### SELECTED EXCERPT:
'Long Covid' - I've done a few searches on this and the earliest reference I can find is 14 Jul 2020.
As there are no studies, adopting a precautionary principle is fine, but that principle needs to be defined and set out what's involved.
I don't recall what (if any) precautionary principle was applied with any other virus outbreak with unknown consequences.
HIV, for example, caused quite a scare in the 1980's. Initial fears were it could be spread through saliva (kissing) and handshaking, and that large groups of the population could already be affected.
There was no lockdown, because there was no conclusive or significant studies that supported these views.
Without scientific studies , 'Long Covid' belongs in the scare-mongering category.
Investigation of transmission is quicker than investigation of these deeper issues.
These studies take time, and understandably initial focus has been on how does this transmit, how can we treat it in hospital, vaccine studies.
We're less than a year into this.
It is reasonable to expect that there will be long term complications affecting a certain % from this virus e.g. based on those seriously impacted by flu. And this is a more severe disease than flu - it has killed more people in 8 months than flu has done in the past 5 seasons in the US.
I don't remember any discussions about lockdown for AIDS full stop do you? Was hospital capacity under threat from it?
AIDS itself is a long term disease. And the scale of this outbreak dwarfs that of AIDS in the 1980s. It is an entirely different order of threat.
We only went into lockdown for covid when its potential to infect large sections of society became clear.
To suggest it is scare mongering - NADA. No basis for that whatsoever.
It is something that needs to be considered in the balance if someone is advocating herd immunity versus lockdown\restrictions along with - number of deaths and hospitalisations for both cohorts, how do we tell who the cohorts are, how will hospitals cope with influx of seriously sick, and the longer term complications resulting from said infections.

### APPLY WHAT YOU READ:
1 – For each statement, say whether it agrees with the Long Covid discussion, answering yes or no and quoting the exact words that decide it: (a) the earliest reference to "Long Covid" turned up by the searches is dated 14 Jul 2020; (b) a lockdown was imposed for HIV in the 1980s; (c) covid has killed more people in 8 months than flu did in the past 5 US seasons.
2 – Summarize the Long Covid discussion in two sentences.
The records after this point are separate material from the Long Covid discussion.

### DATASET ENTRIES:
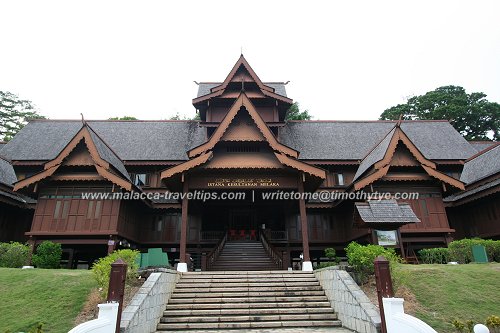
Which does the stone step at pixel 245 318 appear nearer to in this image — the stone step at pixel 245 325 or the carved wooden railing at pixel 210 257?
the stone step at pixel 245 325

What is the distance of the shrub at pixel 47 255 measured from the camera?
14000mm

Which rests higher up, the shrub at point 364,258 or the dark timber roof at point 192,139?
the dark timber roof at point 192,139

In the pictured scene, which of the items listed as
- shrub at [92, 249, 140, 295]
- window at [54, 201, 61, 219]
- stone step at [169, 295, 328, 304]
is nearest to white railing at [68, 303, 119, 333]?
shrub at [92, 249, 140, 295]

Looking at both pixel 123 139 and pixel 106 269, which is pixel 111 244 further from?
pixel 123 139

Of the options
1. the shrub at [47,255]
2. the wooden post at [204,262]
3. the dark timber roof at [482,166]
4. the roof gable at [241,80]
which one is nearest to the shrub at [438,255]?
the dark timber roof at [482,166]

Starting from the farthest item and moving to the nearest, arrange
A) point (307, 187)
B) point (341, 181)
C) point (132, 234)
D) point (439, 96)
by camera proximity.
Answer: point (439, 96) → point (341, 181) → point (132, 234) → point (307, 187)

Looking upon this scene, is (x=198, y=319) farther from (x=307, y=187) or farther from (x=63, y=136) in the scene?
(x=63, y=136)

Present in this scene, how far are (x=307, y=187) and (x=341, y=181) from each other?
6389 mm

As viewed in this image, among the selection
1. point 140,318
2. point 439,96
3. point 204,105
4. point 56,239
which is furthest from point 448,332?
point 439,96

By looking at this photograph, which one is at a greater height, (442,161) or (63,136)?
(63,136)

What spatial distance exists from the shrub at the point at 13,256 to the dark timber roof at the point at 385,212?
14564 millimetres

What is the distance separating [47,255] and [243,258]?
8863 millimetres

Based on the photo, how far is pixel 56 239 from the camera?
1581cm

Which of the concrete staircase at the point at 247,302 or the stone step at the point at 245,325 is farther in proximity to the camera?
the concrete staircase at the point at 247,302
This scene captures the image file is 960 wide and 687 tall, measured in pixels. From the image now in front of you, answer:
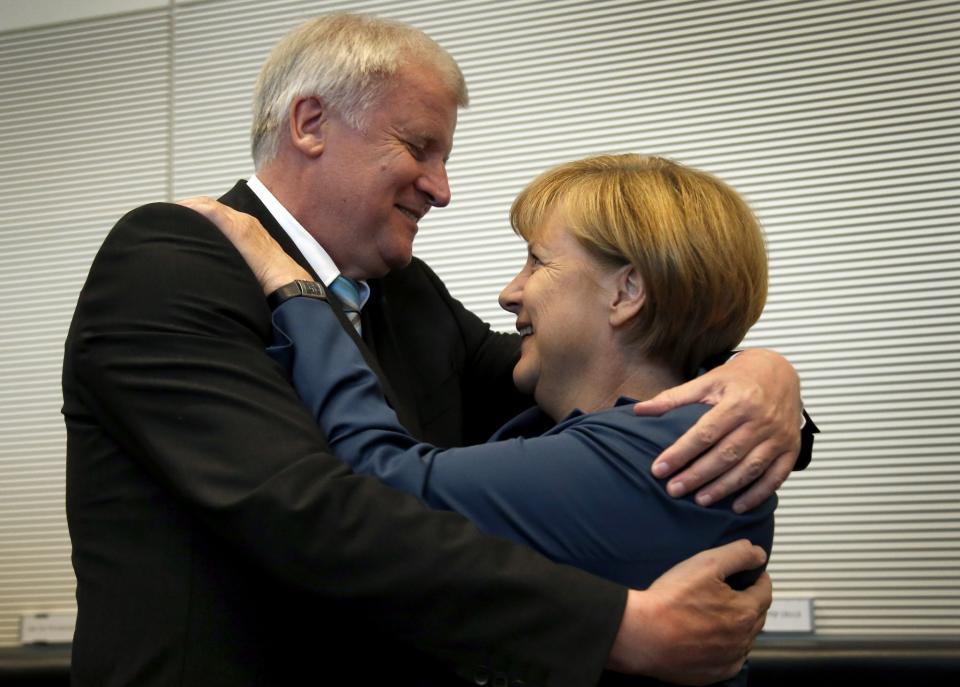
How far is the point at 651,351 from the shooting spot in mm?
1527

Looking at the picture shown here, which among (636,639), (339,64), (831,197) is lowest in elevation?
(636,639)

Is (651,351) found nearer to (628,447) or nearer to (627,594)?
(628,447)

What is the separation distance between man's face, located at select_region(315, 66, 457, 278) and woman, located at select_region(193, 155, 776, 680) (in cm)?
37

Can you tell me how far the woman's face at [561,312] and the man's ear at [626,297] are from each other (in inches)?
0.5

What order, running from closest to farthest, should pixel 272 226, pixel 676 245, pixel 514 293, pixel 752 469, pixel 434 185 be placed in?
1. pixel 752 469
2. pixel 676 245
3. pixel 514 293
4. pixel 272 226
5. pixel 434 185

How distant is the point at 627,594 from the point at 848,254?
2182mm

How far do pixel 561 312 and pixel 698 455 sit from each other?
33 centimetres

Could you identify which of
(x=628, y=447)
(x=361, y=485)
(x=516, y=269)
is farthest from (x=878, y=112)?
(x=361, y=485)

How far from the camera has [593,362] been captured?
1.54 m

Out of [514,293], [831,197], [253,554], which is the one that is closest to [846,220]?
[831,197]

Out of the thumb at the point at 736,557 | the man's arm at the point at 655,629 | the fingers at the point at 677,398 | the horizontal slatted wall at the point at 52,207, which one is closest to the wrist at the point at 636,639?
the man's arm at the point at 655,629

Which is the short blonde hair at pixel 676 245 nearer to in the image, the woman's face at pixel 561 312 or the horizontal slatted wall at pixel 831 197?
the woman's face at pixel 561 312

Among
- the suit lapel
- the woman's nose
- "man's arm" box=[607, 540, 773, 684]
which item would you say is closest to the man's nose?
the suit lapel

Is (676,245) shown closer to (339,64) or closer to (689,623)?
(689,623)
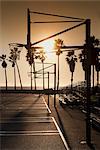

### TASK SOLUTIONS:
1 –
(a) Yes: "the earliest reference I can find is 14 Jul 2020."
(b) No: "There was no lockdown, because there was no conclusive or significant studies that supported these views."
(c) Yes: "it has killed more people in 8 months than flu has done in the past 5 seasons in the US."

2 – The discussion first argues that, without scientific studies, "Long Covid" is scare-mongering, and it points out that HIV brought no lockdown in the 1980s despite early fears. The reply holds that such studies take time, that covid is more severe than flu and far larger in scale than AIDS, and that its long-term complications must be weighed when comparing herd immunity with lockdown or restrictions.